= Majlis Bahasa Brunei-Indonesia-Malaysia =

Regional language organization

MABBIM (Majlis Bahasa Brunei-Indonesia-Malaysia, "Language Council of Brunei-Indonesia-Malaysia") is a regional language organization which is formed to plan and monitor the development of the Malay language and its many national standards in the region. It consists of three countries where the language is predominately used – Brunei, Indonesia and Malaysia.

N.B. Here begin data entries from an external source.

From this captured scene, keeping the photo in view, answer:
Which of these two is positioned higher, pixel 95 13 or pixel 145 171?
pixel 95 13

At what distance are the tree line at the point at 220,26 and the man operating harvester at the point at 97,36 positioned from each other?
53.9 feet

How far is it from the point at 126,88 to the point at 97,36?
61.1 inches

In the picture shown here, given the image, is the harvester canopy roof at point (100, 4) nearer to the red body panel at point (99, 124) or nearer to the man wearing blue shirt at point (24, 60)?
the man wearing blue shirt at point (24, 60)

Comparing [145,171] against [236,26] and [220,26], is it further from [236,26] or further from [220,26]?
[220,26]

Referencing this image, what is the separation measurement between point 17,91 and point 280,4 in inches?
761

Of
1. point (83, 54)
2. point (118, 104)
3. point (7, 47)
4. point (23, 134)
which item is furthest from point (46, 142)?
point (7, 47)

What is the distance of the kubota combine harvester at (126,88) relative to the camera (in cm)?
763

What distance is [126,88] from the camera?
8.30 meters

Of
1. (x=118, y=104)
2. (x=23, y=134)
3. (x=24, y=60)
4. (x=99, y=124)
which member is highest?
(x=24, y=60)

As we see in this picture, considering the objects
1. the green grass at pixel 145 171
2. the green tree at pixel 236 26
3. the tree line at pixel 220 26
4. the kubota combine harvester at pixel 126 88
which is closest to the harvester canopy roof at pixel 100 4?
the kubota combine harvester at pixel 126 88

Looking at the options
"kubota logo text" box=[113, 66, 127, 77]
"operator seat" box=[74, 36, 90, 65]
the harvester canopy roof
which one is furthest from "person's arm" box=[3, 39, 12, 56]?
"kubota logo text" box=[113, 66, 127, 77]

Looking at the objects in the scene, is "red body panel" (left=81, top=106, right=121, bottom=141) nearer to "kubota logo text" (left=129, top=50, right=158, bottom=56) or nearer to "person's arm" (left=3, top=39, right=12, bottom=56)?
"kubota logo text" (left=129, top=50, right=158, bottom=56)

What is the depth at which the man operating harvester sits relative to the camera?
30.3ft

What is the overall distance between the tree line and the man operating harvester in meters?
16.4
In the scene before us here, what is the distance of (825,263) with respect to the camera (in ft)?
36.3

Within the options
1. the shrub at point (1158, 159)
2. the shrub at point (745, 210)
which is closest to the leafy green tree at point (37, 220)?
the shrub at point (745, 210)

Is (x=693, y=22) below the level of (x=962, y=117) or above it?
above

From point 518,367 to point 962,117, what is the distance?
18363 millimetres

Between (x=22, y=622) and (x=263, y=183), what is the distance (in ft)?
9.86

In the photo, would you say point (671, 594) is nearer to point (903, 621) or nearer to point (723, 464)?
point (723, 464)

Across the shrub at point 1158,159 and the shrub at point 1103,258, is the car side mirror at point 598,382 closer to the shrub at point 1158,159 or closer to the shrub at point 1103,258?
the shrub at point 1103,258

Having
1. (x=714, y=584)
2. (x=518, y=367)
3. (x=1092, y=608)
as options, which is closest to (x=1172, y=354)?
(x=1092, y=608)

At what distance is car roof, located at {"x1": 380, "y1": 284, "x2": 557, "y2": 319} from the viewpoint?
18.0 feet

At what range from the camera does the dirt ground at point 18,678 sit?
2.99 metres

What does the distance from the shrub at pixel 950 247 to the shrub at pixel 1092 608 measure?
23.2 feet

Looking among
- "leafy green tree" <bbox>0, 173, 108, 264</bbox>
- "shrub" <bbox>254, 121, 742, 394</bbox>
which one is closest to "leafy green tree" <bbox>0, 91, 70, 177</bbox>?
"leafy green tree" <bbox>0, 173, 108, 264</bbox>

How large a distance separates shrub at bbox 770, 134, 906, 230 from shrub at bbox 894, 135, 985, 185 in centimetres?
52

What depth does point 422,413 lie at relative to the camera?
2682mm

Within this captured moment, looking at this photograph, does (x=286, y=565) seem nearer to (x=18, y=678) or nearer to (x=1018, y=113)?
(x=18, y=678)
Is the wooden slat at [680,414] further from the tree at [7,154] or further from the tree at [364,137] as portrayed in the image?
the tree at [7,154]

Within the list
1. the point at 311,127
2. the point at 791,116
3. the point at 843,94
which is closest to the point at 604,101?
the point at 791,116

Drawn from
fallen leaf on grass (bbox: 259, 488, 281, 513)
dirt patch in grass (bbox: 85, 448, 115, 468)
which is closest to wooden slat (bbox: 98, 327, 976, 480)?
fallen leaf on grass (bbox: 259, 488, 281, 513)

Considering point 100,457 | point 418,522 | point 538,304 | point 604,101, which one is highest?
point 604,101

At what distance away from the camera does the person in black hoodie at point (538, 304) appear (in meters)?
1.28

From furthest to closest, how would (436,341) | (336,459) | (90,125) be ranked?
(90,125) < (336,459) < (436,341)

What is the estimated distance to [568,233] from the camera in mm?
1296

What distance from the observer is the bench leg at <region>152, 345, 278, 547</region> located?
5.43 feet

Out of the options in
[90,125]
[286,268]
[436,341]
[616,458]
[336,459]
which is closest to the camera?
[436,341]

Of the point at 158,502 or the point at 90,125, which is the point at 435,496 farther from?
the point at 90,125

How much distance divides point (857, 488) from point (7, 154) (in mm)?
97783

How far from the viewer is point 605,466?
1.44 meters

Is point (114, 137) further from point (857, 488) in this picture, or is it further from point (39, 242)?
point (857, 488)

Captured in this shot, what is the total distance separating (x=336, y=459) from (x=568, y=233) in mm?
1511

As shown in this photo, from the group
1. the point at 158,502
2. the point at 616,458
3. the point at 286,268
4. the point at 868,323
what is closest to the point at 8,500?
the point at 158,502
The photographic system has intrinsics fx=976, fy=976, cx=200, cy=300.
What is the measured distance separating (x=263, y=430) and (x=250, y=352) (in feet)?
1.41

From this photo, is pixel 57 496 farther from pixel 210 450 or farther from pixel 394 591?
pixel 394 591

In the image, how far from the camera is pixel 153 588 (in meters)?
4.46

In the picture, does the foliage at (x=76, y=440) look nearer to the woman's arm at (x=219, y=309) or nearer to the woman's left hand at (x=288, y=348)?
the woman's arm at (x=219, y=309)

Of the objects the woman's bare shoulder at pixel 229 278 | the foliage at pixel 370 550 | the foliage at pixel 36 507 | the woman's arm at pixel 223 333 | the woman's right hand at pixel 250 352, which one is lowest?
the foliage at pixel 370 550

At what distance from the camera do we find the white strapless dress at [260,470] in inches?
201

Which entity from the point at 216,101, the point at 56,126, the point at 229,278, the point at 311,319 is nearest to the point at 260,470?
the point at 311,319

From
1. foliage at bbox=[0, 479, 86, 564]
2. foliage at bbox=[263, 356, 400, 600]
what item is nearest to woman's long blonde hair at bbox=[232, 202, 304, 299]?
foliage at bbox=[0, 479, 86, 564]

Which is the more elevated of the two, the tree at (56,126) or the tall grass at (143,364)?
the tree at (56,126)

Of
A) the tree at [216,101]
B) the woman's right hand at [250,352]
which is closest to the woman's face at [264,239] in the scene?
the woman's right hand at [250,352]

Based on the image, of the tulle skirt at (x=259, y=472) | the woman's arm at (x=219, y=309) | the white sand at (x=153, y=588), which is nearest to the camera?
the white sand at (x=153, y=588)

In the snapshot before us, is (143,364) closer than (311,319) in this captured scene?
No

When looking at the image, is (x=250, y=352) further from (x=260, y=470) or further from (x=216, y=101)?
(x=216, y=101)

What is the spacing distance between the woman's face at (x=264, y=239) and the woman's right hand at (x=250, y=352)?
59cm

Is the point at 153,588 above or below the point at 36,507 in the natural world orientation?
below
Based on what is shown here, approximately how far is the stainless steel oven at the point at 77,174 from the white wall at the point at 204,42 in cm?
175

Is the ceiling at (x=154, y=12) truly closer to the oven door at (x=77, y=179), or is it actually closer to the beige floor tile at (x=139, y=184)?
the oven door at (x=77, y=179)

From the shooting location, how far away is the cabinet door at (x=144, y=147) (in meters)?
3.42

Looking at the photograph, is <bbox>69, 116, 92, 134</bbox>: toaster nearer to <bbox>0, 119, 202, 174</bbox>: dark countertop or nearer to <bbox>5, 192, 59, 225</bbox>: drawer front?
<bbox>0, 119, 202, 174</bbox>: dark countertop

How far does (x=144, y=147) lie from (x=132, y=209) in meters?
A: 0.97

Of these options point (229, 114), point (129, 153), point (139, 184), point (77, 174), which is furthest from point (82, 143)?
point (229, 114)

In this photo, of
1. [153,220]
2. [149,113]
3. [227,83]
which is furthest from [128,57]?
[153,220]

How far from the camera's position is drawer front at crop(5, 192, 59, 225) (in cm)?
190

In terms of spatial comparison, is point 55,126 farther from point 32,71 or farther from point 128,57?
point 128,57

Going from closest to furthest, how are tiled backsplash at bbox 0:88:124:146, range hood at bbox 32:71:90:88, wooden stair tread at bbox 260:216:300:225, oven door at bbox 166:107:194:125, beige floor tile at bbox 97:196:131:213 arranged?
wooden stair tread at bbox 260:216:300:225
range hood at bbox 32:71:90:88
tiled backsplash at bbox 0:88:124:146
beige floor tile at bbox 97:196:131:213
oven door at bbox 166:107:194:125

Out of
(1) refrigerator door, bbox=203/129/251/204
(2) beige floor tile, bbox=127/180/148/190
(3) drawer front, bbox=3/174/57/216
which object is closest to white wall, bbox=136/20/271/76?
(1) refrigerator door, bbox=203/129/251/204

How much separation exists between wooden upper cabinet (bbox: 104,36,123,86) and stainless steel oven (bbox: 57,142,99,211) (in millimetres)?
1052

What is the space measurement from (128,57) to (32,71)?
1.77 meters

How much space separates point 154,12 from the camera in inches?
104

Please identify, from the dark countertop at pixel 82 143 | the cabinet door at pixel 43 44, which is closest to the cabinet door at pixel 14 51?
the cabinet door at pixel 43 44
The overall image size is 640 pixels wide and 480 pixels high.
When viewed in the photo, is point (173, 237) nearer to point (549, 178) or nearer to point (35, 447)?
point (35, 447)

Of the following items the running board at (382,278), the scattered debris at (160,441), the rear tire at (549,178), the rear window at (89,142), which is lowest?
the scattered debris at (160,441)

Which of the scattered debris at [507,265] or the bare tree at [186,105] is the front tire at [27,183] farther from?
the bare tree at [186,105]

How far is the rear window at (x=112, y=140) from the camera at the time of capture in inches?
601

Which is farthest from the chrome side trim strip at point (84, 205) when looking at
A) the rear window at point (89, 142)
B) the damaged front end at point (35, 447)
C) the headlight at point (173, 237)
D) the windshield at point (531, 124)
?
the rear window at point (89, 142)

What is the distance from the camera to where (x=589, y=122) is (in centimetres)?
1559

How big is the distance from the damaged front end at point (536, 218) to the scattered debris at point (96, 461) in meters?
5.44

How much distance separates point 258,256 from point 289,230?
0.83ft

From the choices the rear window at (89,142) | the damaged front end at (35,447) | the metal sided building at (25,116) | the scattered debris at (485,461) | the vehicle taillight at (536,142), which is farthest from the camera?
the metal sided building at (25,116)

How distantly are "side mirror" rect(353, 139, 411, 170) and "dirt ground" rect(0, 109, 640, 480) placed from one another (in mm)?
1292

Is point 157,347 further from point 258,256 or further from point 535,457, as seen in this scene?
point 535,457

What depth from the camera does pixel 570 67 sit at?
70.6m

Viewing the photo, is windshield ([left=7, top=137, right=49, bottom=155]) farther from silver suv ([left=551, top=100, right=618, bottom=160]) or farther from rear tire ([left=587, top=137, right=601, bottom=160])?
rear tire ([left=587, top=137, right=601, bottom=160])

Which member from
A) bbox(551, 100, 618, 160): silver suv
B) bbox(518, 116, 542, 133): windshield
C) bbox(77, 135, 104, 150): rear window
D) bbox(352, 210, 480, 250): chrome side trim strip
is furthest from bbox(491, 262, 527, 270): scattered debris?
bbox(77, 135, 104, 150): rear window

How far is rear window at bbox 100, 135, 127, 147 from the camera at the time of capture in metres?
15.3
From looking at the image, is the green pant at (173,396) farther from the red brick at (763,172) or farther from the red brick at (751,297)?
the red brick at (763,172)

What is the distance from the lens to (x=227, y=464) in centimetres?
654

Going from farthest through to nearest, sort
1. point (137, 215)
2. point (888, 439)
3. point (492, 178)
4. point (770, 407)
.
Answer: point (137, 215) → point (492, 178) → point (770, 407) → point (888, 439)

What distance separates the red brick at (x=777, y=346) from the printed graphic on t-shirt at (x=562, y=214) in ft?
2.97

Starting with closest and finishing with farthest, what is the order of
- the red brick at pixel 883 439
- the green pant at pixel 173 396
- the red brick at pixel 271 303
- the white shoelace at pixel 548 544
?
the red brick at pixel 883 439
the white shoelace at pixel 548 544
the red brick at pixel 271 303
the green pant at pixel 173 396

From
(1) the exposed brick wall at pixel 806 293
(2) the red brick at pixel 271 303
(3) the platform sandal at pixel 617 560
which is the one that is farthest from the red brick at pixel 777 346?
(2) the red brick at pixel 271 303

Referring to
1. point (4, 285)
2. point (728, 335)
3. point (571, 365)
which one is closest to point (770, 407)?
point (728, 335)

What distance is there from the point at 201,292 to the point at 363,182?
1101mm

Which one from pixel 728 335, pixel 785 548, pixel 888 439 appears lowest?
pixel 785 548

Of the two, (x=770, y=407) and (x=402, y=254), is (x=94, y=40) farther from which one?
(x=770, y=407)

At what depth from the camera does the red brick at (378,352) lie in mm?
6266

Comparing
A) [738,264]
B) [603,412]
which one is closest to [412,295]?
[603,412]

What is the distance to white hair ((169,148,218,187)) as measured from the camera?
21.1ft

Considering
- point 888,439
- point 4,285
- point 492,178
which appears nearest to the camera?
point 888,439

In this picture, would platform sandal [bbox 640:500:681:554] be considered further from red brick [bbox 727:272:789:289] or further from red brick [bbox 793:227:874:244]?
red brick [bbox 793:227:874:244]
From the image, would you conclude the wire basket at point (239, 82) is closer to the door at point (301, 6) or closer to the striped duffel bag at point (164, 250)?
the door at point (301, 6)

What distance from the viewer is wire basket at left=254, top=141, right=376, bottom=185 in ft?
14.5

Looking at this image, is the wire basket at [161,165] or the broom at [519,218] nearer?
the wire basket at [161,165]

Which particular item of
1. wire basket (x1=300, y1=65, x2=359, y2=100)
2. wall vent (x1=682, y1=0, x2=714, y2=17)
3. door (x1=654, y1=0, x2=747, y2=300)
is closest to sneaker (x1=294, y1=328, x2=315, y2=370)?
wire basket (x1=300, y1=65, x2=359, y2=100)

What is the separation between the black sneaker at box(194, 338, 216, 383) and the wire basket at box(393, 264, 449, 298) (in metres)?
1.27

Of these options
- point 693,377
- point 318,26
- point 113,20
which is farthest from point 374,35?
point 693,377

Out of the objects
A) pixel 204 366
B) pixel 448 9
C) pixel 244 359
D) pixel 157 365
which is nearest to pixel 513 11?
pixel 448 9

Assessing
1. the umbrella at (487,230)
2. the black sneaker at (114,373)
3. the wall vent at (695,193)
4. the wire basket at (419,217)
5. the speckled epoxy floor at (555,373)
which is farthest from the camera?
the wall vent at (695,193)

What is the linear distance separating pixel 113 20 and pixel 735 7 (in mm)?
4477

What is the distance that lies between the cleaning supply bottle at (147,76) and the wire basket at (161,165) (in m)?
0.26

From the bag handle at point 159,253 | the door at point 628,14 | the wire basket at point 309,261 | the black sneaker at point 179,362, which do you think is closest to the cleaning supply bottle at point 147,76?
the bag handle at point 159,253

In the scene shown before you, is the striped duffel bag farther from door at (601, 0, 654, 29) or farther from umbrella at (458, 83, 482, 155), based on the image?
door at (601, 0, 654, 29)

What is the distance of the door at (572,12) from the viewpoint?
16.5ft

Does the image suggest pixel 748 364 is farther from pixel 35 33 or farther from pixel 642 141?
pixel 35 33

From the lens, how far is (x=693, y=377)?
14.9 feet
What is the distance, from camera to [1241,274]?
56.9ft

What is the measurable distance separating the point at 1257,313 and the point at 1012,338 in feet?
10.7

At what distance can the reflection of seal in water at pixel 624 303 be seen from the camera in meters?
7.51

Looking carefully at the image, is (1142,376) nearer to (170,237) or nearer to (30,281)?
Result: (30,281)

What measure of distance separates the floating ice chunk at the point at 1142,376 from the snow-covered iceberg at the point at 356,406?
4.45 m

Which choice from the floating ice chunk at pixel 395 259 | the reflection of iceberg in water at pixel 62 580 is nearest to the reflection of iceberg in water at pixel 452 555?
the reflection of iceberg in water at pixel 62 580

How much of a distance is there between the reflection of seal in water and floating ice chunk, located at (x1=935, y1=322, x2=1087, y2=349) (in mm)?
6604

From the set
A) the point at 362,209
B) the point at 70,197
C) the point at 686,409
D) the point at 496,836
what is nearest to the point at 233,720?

It was founded as MBIM (Majlis Bahasa Indonesia-Malaysia, "Language Council of Indonesia-Malaysia") on 29 December 1972. MBIM became MABBIM when Brunei joined this council on 4 November 1985. Singapore is as an observer.

==Nations represented==

Members
| Country | Standard language | National regulatory board |
|---|---|---|
| Indonesia | Indonesian (Bahasa Indonesia) | Agency for Language Development and Cultivation (Badan Pengembangan dan Pembinaan Bahasa) |
| Malaysia | Malaysian (Bahasa Malaysia) | Institute of Language and Literature (Dewan Bahasa dan Pustaka) |
| Brunei | Bruneian Malay (Bahasa Melayu Brunei) | Language and Literature Bureau (Dewan Bahasa dan Pustaka Brunei) |

Observers
| Country | Standard language | National regulatory board |
|---|---|---|
| Singapore | Singaporean Malay (Bahasa Melayu Singapura) | Malay Language Council (Majilis Bahasa Melayu Singapura) |

==Literature==
A yearly journal called Buletin MABBIM ("the BIM Language Council Bulletin") is published by Indonesia's Language Development and Fostering Agency on behalf of the organization.